The Supreme Court has absolved a doctor from Maharashtra of the charge of medical negligence after 20 years of an incident in which a road accident victim succumbed to injuries at a hospital. The apex court relied on its earlier verdict to say that in cases where negligence is alleged against professionals like doctors the court should be careful before instituting criminal proceedings.
The court said it has been held that “it is not possible for any doctor to assure or guarantee that the result of treatment would invariably be positive and the only assurance which a professional can give is that he is professionally competent, has requisite skill and has undertaken the task entrusted to him with reasonable care”.
Referring to the earlier judgement, a bench of Justices M B Lokur and Deepak Gupta set aside the order of Nagpur bench of Bombay High Court by which criminal proceedings have initiated against the doctor who was a surgeon on call at a hospital where the victim was admitted.
“Applying the law laid down in a case, we are of the view that this is not a case where the appellant should face trial especially when 20 years have already elapsed,” it said. The doctor on August 29, 1997, when called to the Irvin Hospital, Amravati to attend a victim, examined him and made a note that a physician be called after finding the patient suffering from abdominial pain.
The main allegation against the surgeon was that she did not wait for the physician to arrive especially when the patient was suffering from Haemophilia, a condition that affects the blood’s ability to clot. As a result the victim died the very next day and the physician she had called never turned up.
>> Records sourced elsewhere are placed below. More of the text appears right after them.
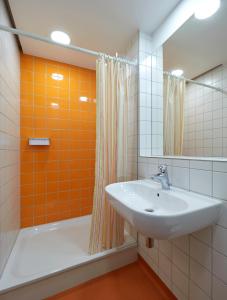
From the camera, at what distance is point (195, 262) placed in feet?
2.96

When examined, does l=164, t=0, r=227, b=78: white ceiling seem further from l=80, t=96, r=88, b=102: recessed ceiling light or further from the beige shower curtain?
l=80, t=96, r=88, b=102: recessed ceiling light

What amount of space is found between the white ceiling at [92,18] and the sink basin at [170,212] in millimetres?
1549

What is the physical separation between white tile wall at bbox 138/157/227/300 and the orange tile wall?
131 cm

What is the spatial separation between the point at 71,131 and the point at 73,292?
173 centimetres

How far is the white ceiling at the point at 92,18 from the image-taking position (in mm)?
1215

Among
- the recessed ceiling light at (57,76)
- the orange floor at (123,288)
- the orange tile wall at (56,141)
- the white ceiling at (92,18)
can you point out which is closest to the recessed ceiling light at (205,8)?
the white ceiling at (92,18)

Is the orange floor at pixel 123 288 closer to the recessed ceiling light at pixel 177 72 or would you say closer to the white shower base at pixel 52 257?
→ the white shower base at pixel 52 257

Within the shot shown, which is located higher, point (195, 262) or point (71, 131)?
point (71, 131)

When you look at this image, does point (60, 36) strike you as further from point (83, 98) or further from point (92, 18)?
point (83, 98)

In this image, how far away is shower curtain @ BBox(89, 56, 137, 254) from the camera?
133 centimetres

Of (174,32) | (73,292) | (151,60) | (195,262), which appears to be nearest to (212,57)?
(174,32)

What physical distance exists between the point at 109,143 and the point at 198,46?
3.47 feet

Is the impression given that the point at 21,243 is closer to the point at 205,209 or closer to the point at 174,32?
the point at 205,209

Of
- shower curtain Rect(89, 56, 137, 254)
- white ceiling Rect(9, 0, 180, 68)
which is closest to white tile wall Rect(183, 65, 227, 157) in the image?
shower curtain Rect(89, 56, 137, 254)
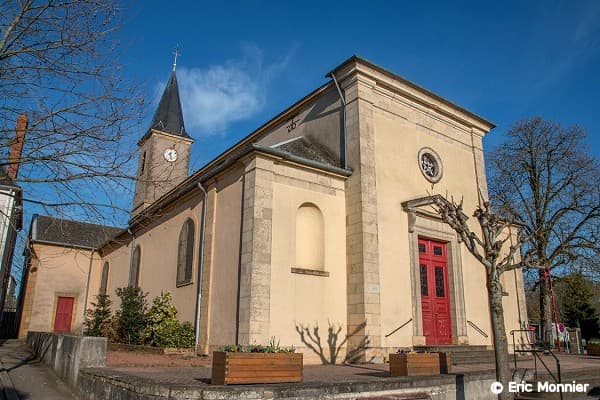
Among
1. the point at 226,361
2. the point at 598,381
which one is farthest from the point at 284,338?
the point at 598,381

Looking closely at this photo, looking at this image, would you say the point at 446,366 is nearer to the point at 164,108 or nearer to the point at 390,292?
the point at 390,292

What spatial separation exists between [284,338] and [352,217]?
152 inches

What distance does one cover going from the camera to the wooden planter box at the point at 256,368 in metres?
6.03

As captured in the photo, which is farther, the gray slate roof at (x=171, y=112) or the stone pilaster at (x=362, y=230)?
the gray slate roof at (x=171, y=112)

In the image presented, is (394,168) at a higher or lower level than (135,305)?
higher

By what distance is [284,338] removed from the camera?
431 inches

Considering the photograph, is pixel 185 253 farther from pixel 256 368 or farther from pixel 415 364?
pixel 256 368

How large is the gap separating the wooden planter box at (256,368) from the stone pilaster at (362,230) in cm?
548

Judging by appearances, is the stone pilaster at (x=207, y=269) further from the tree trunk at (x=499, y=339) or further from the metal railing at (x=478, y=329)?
the metal railing at (x=478, y=329)

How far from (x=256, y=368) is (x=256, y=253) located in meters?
4.88

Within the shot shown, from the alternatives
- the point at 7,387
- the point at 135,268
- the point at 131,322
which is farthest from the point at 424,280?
the point at 135,268

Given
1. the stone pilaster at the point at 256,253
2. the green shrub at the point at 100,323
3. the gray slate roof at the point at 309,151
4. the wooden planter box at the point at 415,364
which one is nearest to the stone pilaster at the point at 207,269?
the stone pilaster at the point at 256,253

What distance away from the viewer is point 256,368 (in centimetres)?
619

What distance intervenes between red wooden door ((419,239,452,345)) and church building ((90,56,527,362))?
44 millimetres
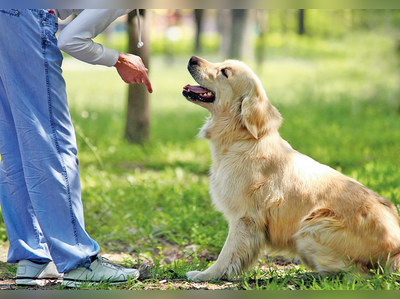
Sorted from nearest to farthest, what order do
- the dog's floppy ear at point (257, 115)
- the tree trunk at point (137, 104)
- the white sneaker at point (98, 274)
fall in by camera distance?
1. the white sneaker at point (98, 274)
2. the dog's floppy ear at point (257, 115)
3. the tree trunk at point (137, 104)

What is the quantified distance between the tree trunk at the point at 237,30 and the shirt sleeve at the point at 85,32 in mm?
9579

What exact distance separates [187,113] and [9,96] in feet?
26.2

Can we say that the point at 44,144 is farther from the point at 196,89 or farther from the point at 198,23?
the point at 198,23

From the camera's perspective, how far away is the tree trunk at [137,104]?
292 inches

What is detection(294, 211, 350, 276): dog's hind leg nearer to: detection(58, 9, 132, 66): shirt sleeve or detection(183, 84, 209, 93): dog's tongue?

A complaint was subsequently lodged in the police station, wherein it was alleged by the brother of the deceased that the patient died as a result of negligence of the three doctors of hospital.
In a separate departmental inquiry, three doctors were held negligent in performing their duties and one was debarred annual increment as penalty; the surgeon was permanently prohibited from entering Irvin Hospital, Amravati, and third doctor was transferred. The surgeon then filed a plea for quashing of charge against her, but her petition was rejected by the High Court on the ground that the question whether inaction in her part in leaving the deceased at about 11 PM and not waiting for the physician to turn up, amounted to rash and negligent act on her behalf, would be decided during trial.
The apex court, while allowing the appeal, said the only allegation against the appellant (surgeon) is that she left the patient but being a surgeon on call, she came to the hospital when she was called and examined the patient. “As per her judgment, she could find no evidence of bleeding or injury and, therefore, she had noted that a physician be called. Thereafter, she left the hospital at about 11 PM. True it is that she did not wait for physician to come, but it can be assumed that she would have expected that the physician would come soon,” the bench said.
“This may be an error in judgment but is definitely not a rash and negligent act contemplated under section 304-A of IPC. It is nobody’s case that she was called again by the nursing staff on duty. If the condition of the patient had worsened between 11 PM and 5 AM, the next morning, the nursing staff could have again called for the appellant, but they did not do so,” it said. The bench said, “In the facts and circumstance of this case, it cannot be said that the appellant is guilty of criminal negligence. At best it is an error of judgment”.